Extend the genealogical sketch of the Sterrett family below, picking up after its final sentence.

▸ Selected extract
- Opening Delimiter -

STERRETT / STARRATT / STARRET
[NOTE: I have been
publishing a series of genealogical sketches of the first sixteen families to
settle in Nutfield (Londonderry, New Hampshire in advance of the 300th
anniversary for Founders Day, April 12 – 14, 2019 in Derry, New Hampshire. If you have additional notes on the first few
generations of the STERRETT or STARRETT family, please comment below or send me
an email at vrojomit@gmail.com and I
will edit this sketch. These sketches will be used and distributed to the
public and to the descendants at the Founders Day activities]
Very little is known about James Sterrett. He was one of the sixteen settlers who
followed Rev. James MacGregor to Nutfield, New Hampshire in 1719. He was granted an additional 80 acres next to his original
home lot in 1729. Most of his children all removed to Maine. His wife was “Catherine” and he had four
children:
1.
James Starratt, died 1729 when his ship was lost
at sea near Ipswich, Massachusetts. He married first to Lois Curtis, and second
to a Woodside. He lived in York, Maine
2.
Mary, married James McCartney in November 1723
in Kittery, Maine.
3.
John Starratt, married Martha and lived in
Chester, New Hampshire
4.
Peter Starrat, was married first in Ireland, and
married second to Eleanor Armstrong in 1742 in Falmouth, Maine. Children: Joseph b. 1743 married Mary and removed to
Granville Township, Nova Scotia; John,
born 11 February 1745/6 at Falmouth, Maine and died 4 October 1829 in Paradise,
Nova Scotia, married Hannah Bancroft; George, born 1747 in Falmouth, Maine and
died 20 April 1820 in Paradise, Nova Scotia, married Sarah Balcom; William,
born 1749 in Granville, Nova Scotia, died 23 April 1777 in Boston,
Massachusetts; Mary, born 1751, died in Bridgetown, Nova Scotia, married first
to Thomas Spencer Brown on 1 June 1767, married second to Daniel Wade on 24
December 1776 in Granville, Nova Scotia; Anna Starratt, born 1753, married
Zaccheus Phinney; Eleanor Starratt, born 1757 married John McGregor 1773 in
Granville, Nova Scotia.

- Closing Delimiter -

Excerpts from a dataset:
- Opening Delimiter -

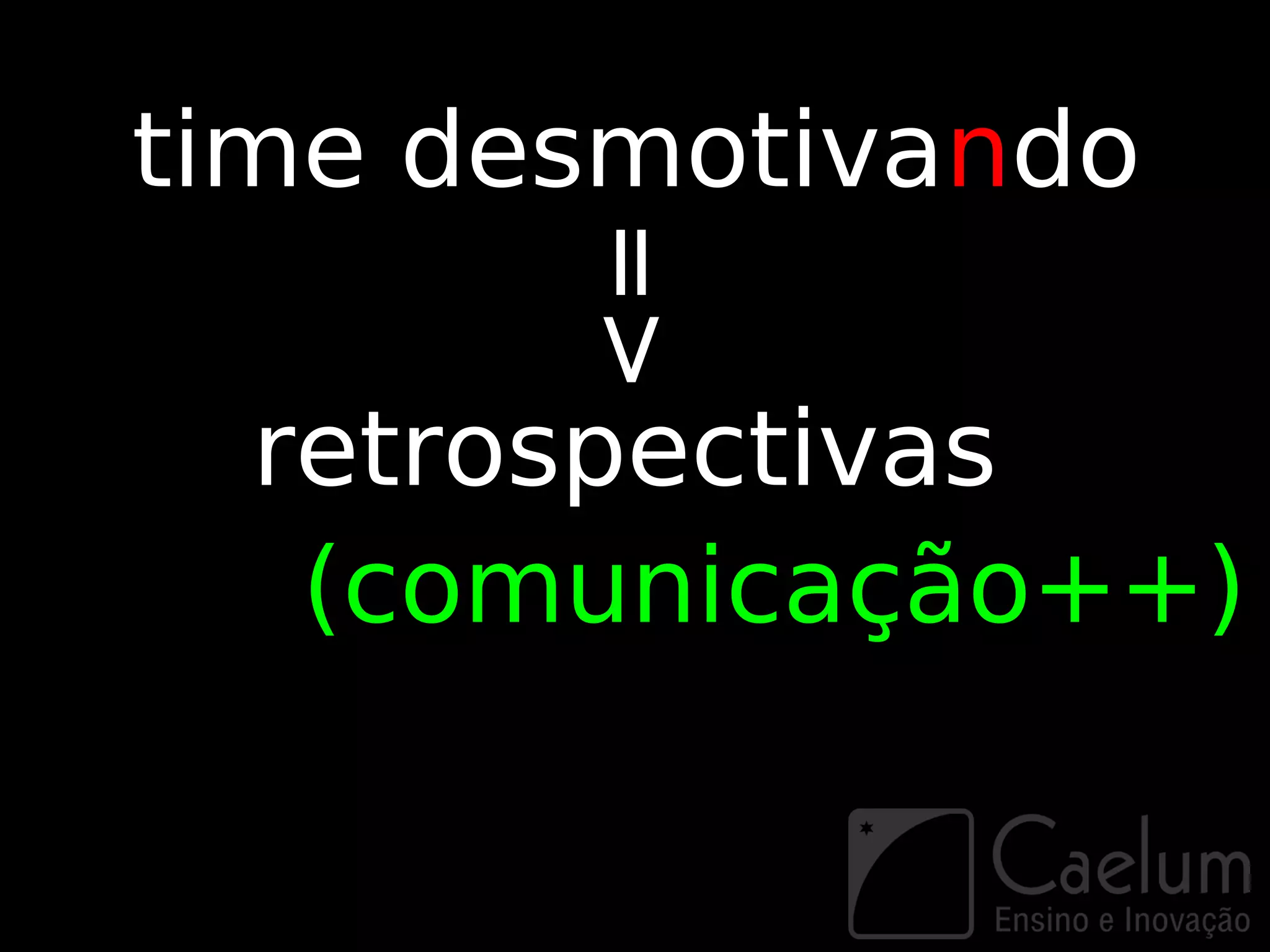 time desmotivando
||
V
retrospectivas
(comunicação++)

Caelum
Ensino e Inovação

- Closing Delimiter -

▸ Task output
One of the four speakers at the Founders Weekend (April 12 –
14) in Derry, New Hampshire will be Robert Starratt, a history instructor for
the city of Edinburgh, United Kingdom, and a well- known Ulster-Scots migration
researcher. His talk will be “From
Londonderry to Londonderry… the Sterret(t) Saga”. https://www.nutfieldhistory.org/300th/founders-weekend/conference
There is another Scots Irish STERRETT family in Maryland and
Virginia. You can read about them in the
book The Stewart Sterrett Family Tree,
1740 – 1979, by E. S. Shearer, 1979.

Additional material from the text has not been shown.